Yes, our ambitions have grown—as have the technological possibilities, our market understanding, and the role we can play. The global security testing market is growing rapidly—with an average annual growth rate of around 25 percent and an expected market size of 50 billion US dollars by 2030. Drivers include exploding attack surfaces, the complete shift to cloud and SaaS models, and increasing regulatory pressure. At the same time, the market is highly fragmented, complex, and far too slow—especially in planning and evaluating tests, where much is still manual. The speed gap between attackers and defenders continues to grow. Moreover, tests often run very statically—exactly as originally planned. Yet it’s crucial to incorporate every new insight continuously so that the ongoing test becomes more precise every day. We’ve solved this problem: our platform integrates the entire security testing process end-to-end, continuously learning and becoming more efficient. This has created an intelligent flywheel that continuously cycles through the following steps: Scope → Match → Execute → Validate → Learn.

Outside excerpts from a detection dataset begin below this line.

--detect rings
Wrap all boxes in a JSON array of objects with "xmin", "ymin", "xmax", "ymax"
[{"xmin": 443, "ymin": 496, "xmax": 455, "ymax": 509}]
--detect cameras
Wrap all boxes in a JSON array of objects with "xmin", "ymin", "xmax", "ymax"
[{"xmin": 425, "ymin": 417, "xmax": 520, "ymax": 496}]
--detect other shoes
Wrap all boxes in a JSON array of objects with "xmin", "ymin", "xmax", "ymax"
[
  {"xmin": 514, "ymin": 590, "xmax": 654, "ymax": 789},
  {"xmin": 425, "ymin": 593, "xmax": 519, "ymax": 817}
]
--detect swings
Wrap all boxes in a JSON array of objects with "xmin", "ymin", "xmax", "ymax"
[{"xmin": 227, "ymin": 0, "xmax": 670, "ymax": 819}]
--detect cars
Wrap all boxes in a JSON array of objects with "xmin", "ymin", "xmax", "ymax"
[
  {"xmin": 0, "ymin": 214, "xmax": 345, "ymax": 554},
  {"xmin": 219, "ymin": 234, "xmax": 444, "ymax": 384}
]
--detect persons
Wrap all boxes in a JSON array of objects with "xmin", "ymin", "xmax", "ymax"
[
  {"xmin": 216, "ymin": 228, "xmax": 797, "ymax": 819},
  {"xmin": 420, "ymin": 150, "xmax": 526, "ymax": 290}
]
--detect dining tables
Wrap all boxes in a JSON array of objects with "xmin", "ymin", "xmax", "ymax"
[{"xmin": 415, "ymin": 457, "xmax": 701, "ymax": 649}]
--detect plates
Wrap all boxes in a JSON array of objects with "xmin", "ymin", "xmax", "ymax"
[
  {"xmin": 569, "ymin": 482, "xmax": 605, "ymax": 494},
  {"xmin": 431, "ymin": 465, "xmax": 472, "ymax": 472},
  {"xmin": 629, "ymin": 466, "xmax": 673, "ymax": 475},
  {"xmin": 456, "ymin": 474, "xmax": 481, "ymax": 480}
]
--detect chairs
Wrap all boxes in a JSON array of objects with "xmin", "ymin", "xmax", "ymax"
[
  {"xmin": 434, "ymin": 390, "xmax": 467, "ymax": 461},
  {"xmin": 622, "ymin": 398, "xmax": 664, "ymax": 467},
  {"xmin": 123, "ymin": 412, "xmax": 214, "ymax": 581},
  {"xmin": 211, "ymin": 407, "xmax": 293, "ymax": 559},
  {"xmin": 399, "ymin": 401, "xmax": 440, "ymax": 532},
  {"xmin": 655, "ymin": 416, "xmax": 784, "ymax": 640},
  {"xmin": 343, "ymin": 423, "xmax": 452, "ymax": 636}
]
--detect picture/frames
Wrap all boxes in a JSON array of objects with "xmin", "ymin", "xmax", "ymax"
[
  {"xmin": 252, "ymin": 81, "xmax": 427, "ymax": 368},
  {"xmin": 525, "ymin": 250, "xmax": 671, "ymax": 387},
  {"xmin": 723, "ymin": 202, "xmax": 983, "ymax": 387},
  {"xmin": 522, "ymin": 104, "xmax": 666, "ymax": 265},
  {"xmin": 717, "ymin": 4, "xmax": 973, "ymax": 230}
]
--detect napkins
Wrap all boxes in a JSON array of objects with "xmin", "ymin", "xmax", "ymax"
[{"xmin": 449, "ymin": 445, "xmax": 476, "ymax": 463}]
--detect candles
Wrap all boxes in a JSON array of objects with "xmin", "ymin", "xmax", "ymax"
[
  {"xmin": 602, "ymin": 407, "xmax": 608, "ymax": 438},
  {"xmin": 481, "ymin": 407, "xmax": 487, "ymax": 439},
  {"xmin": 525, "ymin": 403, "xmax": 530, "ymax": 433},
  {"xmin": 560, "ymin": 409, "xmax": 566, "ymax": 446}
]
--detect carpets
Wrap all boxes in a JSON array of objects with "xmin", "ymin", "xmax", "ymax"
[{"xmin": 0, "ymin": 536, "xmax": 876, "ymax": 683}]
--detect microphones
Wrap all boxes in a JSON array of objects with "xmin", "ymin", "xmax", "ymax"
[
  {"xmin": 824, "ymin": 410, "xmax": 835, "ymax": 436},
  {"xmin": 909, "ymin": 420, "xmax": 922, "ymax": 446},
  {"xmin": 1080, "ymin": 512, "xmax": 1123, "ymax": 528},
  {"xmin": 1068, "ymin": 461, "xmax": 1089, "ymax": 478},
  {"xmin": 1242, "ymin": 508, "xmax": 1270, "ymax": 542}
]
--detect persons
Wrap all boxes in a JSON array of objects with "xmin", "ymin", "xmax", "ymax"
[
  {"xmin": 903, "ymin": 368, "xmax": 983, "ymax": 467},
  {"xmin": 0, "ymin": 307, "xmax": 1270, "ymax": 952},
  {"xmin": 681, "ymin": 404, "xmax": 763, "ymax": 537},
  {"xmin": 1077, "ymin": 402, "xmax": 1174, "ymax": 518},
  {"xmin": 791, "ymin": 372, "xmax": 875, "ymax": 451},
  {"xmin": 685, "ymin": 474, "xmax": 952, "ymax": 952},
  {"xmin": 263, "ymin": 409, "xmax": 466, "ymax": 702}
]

Will we even need human hackers in the future?
Yes, more than ever. The more technological and intelligent everything becomes, the more important humans remain—with intuition, heart, creativity, and critical thinking. Machines cannot replace that. Our hackers constantly develop new attack techniques and patterns—these high-quality, human-generated data are the foundation for strong AI systems. And this perfect symbiosis between collective human intelligence and cutting-edge artificial intelligence is what we work toward every day. What makes us unique is our context-based matchmaking and orchestration capability. This allows us to deploy ethical hackers more precisely and effectively than any other provider. Especially now, as offensive AI agents are popping up everywhere and testing execution capacity becomes increasingly accessible and automated, intelligent orchestration is essential. This is where the greatest need will arise—and this is where we deliver the greatest value: we orchestrate the best hackers—human and machine.